I am still conflicted on one point: does he always wear the same 2 leather jackets, or like me he just buys in bulk (I buy polos and pants in multiples of 5, mostly to keep Terry confused) so it only looks like he’s always wearing the same things? I’ll ask him next time.
I believe that there is a fundamental different between Microsoft and Nvidia, net of their respective success.

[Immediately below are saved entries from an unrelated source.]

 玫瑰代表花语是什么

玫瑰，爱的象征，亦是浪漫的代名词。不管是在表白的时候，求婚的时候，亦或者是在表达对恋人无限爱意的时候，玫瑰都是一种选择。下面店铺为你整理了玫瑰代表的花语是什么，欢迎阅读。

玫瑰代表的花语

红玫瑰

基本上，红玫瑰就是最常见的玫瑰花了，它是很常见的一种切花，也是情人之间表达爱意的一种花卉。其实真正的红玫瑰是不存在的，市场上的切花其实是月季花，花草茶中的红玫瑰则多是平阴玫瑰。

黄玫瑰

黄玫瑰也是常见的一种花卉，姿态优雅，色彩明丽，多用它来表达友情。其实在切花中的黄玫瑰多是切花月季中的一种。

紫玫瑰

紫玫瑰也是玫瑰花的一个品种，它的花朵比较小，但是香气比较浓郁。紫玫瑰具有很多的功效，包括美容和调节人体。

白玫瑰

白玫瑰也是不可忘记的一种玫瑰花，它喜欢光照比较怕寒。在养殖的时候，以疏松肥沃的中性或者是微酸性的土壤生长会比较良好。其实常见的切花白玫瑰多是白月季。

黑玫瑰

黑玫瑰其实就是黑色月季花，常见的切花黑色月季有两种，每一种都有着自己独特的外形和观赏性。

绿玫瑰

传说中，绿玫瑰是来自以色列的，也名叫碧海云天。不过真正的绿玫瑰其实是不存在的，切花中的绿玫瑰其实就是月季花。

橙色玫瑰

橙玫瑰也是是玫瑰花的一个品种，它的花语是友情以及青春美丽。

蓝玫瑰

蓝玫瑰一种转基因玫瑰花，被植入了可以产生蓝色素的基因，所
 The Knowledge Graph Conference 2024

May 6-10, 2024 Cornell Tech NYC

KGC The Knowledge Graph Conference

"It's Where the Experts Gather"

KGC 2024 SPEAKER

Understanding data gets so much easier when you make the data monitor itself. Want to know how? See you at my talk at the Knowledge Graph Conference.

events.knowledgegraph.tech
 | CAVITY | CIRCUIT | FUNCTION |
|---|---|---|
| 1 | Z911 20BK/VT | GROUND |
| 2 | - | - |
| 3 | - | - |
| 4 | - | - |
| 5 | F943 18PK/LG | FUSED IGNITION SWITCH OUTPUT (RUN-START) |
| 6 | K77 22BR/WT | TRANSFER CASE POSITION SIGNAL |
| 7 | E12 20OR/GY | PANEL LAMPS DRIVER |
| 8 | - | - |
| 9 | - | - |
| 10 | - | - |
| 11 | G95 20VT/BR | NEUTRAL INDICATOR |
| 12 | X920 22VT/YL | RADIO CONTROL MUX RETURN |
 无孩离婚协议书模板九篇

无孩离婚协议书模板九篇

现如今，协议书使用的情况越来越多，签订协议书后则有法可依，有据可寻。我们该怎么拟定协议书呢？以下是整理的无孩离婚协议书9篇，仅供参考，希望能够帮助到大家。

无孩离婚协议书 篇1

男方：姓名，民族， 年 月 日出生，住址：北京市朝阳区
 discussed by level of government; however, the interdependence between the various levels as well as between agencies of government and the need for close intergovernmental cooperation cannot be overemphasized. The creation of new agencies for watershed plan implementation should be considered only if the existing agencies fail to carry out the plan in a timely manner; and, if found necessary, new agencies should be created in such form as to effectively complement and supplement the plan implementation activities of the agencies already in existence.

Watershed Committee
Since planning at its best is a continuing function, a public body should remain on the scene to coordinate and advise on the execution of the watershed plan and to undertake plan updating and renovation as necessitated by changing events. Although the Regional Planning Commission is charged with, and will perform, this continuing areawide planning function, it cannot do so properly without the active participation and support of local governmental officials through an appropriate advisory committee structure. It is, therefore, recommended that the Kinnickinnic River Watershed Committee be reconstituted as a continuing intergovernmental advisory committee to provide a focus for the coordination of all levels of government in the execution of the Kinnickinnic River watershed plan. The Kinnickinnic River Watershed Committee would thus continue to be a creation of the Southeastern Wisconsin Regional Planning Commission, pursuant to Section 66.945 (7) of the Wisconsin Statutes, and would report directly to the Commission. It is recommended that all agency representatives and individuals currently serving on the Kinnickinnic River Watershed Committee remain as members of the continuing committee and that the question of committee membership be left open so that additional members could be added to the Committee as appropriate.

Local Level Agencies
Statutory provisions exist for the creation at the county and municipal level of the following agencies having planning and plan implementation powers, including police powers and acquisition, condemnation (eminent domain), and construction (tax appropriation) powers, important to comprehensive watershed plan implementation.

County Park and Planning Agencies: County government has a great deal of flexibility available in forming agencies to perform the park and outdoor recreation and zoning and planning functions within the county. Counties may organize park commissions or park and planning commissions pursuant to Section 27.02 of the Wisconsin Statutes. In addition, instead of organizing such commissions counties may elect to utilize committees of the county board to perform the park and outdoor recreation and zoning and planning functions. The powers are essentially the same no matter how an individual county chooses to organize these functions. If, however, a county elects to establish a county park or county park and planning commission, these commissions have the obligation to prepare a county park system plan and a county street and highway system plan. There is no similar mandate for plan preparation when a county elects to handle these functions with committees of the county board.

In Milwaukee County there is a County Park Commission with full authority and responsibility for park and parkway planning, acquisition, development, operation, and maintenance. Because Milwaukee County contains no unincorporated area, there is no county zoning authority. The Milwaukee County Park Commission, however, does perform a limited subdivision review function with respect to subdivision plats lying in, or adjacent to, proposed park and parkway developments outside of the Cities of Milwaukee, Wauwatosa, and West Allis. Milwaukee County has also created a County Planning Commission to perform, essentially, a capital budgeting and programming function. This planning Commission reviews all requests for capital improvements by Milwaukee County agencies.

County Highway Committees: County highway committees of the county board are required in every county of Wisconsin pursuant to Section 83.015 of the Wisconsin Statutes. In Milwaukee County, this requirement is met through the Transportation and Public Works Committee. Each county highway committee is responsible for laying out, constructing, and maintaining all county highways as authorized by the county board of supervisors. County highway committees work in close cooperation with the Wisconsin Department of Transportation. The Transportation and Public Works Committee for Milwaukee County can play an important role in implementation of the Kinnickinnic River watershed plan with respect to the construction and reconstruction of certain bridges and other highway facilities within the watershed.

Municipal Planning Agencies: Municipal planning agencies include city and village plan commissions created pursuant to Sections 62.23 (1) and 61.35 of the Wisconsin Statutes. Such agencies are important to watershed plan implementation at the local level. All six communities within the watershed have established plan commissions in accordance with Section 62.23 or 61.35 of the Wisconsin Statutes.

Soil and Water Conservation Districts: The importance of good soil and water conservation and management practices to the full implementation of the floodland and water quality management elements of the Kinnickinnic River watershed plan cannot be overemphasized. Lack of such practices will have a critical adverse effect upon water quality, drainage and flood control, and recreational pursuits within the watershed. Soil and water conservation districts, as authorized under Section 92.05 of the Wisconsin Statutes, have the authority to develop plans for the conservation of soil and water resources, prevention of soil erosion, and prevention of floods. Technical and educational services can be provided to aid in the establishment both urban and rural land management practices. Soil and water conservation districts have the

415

Microsoft was famous for their sales volumes and infamous for the quality of their products, we all remember with absolute terror Windows 95/98/ME/XP/Vista. Nvidia, on the other hand, manufactures products of the highest technological level and quality. They charge for them, but in a way “they’re worth every penny”. The culture in Nvidia, blamed by some, but without doubt the reason the company has the reputation and sense of pride that it deserves, shows that it’s possible to become great, and remain at the top, without developing the cut-throat attitude of certain other bigs.
One, or very probably more competitors, will eventually show up with enough strength to eat into Nvidia’s market, the cycle will repeat and the new employees will be grateful that the “(nearly) impossible to get fired” attitude was there in the first place.
Let Jensen enjoy his supermassive blackhole, he deserves it.
Bye for now. Hi Jensen! 👋 Please please put 64GB VRam on the 5090.